Lignes de données:
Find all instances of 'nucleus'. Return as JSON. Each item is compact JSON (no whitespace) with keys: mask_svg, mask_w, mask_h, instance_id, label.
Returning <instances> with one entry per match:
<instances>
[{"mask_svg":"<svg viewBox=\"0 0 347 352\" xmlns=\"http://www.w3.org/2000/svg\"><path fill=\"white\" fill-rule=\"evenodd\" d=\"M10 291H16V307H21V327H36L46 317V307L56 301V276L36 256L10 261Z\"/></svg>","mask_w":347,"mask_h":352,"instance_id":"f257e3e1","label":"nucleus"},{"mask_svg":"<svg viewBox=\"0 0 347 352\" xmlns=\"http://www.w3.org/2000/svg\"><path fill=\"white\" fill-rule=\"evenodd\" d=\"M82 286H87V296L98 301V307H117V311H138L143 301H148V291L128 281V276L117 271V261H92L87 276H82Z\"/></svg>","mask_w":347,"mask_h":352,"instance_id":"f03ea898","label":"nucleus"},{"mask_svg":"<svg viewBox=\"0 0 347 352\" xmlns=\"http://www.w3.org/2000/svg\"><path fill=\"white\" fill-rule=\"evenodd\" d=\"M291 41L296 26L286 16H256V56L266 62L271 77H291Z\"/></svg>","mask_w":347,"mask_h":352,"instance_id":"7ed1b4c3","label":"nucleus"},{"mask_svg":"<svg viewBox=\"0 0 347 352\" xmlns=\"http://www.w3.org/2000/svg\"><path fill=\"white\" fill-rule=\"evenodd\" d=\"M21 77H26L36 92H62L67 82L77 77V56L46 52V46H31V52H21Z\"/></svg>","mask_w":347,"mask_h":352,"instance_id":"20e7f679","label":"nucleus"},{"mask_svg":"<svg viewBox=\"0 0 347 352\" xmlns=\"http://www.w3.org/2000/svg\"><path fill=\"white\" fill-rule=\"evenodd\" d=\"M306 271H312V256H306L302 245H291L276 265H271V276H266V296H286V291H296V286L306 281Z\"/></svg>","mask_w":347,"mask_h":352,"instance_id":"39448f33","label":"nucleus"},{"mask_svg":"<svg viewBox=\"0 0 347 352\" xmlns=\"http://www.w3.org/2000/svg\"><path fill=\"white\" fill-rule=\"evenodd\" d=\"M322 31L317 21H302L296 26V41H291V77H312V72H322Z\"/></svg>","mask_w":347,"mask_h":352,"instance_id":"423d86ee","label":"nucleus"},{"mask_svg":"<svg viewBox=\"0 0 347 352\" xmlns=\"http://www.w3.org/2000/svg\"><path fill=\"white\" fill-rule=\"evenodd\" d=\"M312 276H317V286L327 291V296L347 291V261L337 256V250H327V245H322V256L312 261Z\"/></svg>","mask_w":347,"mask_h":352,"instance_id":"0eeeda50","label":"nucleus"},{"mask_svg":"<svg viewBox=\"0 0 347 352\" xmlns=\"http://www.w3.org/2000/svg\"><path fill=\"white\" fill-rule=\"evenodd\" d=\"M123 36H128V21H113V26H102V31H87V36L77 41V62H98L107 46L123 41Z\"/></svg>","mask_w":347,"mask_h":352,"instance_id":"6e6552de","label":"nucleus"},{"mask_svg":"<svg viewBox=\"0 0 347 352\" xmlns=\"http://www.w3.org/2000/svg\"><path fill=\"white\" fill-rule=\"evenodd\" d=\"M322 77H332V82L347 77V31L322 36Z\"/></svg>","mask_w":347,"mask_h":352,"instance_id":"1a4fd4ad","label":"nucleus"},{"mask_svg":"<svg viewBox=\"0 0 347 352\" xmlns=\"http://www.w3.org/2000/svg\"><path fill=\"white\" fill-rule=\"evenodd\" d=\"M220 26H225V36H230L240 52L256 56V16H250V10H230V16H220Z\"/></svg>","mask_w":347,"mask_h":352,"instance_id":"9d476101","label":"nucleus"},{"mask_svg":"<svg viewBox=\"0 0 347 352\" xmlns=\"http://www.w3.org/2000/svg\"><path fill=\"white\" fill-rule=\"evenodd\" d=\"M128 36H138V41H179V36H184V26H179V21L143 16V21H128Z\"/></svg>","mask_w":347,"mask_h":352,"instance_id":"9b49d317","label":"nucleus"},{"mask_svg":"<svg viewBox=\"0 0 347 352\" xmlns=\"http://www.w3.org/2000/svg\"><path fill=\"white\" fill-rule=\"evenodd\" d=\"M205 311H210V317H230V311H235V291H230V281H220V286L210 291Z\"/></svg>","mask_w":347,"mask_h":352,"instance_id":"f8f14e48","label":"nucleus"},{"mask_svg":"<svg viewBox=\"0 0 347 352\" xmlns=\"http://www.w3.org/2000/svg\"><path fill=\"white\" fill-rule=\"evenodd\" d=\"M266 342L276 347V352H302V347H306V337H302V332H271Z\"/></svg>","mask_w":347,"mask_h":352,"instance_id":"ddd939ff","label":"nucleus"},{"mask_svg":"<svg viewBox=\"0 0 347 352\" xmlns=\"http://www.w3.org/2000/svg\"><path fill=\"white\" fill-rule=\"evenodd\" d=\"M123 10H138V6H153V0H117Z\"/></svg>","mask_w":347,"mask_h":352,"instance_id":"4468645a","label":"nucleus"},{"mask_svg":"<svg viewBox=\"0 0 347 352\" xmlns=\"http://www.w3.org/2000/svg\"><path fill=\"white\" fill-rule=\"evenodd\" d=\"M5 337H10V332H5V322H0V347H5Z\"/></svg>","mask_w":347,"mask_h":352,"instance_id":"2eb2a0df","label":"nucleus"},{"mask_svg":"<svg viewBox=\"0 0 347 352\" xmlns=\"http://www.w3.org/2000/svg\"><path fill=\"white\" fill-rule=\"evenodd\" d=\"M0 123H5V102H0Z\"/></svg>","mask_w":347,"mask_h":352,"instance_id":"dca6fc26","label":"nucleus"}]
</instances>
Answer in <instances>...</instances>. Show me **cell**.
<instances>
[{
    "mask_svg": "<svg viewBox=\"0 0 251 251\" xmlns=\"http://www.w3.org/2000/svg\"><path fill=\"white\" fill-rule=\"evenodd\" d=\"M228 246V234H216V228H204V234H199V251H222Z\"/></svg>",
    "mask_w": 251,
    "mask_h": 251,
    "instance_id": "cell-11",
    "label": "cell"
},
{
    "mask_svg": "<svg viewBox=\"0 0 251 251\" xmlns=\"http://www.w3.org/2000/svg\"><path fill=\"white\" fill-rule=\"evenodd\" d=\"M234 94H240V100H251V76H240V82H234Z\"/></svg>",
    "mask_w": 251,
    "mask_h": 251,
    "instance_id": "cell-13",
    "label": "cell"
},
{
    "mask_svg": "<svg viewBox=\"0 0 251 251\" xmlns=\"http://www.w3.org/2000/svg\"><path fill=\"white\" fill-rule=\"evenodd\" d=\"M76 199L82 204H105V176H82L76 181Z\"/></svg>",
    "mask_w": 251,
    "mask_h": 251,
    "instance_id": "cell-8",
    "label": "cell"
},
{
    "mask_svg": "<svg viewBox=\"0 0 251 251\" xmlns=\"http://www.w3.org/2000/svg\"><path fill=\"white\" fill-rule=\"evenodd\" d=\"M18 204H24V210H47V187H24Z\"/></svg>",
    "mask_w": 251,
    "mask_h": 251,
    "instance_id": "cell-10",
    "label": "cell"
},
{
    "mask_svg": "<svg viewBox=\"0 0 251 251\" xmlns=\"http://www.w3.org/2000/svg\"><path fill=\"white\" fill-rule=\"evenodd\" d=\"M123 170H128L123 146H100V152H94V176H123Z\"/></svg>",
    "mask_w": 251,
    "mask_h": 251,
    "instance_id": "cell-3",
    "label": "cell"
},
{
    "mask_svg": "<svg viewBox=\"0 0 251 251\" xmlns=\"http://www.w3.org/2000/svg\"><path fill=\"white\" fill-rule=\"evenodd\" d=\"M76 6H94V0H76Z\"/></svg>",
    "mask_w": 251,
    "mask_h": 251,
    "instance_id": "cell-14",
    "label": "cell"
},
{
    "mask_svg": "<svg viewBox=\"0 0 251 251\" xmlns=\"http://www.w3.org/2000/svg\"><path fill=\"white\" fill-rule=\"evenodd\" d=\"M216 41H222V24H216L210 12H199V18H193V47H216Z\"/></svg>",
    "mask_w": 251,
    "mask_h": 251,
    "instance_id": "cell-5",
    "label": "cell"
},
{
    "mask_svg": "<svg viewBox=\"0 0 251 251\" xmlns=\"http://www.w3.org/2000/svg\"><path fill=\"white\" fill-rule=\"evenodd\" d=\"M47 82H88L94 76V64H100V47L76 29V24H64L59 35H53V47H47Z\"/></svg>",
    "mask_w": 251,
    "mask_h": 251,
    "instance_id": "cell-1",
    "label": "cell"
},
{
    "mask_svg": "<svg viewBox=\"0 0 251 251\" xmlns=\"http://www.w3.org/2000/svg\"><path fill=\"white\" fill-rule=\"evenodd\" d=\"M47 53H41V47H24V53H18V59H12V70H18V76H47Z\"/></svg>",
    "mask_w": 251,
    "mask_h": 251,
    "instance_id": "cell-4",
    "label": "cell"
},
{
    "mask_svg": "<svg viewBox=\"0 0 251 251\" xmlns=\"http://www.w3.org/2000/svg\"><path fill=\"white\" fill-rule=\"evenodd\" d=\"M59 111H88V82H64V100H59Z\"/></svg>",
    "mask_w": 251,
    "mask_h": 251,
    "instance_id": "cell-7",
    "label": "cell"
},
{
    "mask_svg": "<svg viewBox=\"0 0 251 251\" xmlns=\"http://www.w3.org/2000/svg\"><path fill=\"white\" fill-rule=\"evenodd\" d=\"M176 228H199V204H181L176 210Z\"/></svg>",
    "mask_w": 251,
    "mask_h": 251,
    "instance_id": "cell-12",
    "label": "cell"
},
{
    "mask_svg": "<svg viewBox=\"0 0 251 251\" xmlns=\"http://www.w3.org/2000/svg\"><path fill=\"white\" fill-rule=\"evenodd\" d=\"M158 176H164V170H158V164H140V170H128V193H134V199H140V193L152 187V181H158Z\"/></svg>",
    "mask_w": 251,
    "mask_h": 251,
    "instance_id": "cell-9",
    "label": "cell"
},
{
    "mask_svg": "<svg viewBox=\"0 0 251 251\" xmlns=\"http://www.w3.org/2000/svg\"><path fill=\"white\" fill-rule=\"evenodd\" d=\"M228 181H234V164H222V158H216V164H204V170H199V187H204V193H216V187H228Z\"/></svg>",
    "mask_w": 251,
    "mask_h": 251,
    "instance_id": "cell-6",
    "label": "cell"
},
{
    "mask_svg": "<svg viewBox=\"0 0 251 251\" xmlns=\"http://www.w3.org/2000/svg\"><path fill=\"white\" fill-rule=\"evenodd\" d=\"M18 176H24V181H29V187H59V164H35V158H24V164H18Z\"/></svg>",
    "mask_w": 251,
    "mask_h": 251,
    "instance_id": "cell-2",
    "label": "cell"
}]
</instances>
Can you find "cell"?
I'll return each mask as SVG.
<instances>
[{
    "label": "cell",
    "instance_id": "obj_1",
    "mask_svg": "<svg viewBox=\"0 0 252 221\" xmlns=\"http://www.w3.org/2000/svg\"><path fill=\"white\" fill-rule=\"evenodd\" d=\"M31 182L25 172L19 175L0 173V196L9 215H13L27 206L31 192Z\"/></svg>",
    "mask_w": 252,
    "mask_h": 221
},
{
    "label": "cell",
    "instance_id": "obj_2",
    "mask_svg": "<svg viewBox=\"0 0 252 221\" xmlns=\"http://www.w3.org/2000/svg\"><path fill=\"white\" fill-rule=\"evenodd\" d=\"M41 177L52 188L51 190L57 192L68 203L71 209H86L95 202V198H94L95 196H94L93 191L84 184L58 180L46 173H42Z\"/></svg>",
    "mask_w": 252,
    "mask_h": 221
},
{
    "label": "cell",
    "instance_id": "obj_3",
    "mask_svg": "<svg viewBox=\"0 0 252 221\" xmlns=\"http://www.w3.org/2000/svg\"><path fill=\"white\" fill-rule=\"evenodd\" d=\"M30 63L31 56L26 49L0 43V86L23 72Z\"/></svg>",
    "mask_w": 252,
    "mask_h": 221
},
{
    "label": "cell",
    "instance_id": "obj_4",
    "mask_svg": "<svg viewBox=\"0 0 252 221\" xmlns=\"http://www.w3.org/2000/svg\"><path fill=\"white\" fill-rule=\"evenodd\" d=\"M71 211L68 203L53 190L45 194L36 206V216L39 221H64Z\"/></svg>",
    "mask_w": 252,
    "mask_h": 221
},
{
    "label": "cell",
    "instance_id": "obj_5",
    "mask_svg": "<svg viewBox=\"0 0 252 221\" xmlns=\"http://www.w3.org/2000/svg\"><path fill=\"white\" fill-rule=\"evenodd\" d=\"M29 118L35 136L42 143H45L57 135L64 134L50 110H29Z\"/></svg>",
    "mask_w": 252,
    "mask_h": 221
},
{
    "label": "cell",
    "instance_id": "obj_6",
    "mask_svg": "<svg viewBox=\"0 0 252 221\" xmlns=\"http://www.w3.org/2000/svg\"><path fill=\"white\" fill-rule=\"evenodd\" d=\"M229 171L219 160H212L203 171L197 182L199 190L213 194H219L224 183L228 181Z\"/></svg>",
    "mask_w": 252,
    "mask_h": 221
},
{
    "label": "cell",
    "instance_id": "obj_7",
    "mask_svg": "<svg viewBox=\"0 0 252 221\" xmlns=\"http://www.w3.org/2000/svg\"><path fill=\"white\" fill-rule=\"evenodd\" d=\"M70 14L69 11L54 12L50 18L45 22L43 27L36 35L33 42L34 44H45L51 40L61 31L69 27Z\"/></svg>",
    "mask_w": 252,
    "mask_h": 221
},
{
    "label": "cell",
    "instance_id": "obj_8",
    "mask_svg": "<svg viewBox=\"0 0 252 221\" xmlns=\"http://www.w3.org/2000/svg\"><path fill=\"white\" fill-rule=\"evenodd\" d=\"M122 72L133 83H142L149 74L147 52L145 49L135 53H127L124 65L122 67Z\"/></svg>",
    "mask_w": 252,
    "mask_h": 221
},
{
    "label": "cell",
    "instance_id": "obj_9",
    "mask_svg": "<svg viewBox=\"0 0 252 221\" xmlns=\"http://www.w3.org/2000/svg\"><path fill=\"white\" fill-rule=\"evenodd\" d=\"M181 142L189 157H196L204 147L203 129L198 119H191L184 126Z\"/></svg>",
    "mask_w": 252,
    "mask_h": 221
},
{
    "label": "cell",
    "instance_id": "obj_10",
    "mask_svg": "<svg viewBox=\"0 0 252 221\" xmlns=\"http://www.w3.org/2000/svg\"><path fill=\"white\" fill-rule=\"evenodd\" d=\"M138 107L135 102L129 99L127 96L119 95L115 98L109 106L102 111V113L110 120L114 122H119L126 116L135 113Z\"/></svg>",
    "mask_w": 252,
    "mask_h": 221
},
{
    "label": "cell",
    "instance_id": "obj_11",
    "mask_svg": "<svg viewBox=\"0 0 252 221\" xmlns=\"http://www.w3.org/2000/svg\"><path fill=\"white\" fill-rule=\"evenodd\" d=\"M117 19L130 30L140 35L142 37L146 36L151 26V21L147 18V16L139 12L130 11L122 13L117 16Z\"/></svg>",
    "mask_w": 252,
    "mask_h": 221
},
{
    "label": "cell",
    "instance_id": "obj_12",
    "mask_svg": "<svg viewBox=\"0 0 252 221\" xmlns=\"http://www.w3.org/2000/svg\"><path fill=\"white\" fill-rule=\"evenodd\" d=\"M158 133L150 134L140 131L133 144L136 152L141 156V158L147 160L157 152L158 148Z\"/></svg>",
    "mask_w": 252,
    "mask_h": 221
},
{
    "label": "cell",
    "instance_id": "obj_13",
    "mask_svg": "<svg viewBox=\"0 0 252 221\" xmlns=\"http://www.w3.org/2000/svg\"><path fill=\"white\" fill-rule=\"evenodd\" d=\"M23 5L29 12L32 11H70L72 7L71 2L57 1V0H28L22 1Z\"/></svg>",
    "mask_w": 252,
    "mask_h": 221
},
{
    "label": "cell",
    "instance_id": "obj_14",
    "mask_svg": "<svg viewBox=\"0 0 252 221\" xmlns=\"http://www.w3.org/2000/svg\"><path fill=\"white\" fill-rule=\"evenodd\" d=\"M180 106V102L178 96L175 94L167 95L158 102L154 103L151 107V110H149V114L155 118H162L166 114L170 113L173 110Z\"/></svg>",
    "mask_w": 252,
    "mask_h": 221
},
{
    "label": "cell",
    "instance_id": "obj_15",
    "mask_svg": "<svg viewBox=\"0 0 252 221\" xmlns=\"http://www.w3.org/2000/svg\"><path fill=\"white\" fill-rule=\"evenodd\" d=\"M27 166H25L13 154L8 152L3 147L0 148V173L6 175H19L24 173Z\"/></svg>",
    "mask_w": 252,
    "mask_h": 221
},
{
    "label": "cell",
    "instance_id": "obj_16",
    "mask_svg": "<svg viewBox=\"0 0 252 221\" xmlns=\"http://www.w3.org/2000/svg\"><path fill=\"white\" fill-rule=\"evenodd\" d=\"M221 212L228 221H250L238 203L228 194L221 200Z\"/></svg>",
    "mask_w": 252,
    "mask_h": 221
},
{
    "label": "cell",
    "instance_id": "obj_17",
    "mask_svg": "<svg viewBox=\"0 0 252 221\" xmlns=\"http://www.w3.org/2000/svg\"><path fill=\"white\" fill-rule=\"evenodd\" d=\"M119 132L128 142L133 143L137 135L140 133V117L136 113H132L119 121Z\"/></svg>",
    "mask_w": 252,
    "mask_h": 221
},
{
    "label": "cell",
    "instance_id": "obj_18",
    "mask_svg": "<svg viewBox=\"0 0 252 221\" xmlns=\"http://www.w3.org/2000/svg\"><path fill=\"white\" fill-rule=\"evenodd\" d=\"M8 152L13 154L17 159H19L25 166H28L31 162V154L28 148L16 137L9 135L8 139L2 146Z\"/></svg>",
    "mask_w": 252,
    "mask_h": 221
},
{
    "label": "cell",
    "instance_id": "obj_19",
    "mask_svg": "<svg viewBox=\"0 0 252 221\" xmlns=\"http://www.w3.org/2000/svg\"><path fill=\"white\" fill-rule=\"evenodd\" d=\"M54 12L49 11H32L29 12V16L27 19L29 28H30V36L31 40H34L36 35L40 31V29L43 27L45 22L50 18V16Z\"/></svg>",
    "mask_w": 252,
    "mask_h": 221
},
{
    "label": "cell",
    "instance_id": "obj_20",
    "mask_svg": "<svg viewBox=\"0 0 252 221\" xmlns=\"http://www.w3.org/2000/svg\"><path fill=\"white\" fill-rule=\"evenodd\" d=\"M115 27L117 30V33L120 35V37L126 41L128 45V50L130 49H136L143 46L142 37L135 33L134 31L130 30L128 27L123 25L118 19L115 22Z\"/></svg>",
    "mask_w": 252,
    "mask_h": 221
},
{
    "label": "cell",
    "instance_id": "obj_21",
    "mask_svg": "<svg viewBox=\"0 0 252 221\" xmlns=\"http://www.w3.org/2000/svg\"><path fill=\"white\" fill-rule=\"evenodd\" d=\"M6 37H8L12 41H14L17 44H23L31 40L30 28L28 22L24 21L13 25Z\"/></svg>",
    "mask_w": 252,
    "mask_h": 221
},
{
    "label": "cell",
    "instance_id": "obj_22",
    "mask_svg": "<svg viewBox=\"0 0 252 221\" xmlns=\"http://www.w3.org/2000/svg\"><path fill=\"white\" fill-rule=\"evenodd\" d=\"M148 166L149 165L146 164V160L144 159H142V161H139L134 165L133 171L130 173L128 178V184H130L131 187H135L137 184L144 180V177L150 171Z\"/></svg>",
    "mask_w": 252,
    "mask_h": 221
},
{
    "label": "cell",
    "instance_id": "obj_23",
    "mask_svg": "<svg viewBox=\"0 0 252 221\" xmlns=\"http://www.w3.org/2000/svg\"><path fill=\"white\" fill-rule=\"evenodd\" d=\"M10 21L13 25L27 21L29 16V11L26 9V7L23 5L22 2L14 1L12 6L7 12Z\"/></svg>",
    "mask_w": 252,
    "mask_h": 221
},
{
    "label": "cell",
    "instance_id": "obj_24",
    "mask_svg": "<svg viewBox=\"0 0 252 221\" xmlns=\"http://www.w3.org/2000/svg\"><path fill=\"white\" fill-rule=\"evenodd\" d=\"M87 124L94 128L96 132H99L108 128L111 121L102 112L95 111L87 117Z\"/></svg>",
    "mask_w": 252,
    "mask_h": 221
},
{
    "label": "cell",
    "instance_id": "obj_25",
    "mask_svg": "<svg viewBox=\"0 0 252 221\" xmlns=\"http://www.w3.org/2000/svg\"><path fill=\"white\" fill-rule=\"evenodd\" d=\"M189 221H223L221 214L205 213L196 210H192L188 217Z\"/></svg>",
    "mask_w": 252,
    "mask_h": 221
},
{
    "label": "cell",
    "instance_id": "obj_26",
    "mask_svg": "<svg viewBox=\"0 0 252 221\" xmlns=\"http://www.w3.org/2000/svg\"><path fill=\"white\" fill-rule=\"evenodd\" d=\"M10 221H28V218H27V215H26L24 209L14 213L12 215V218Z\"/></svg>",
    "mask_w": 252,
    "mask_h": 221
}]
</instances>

À faire:
Comptez les lignes des données ci-dessus qui contiennent la chaîne « with ». Indiquez uniquement ce nombre.

Résultat de l'exercice:
2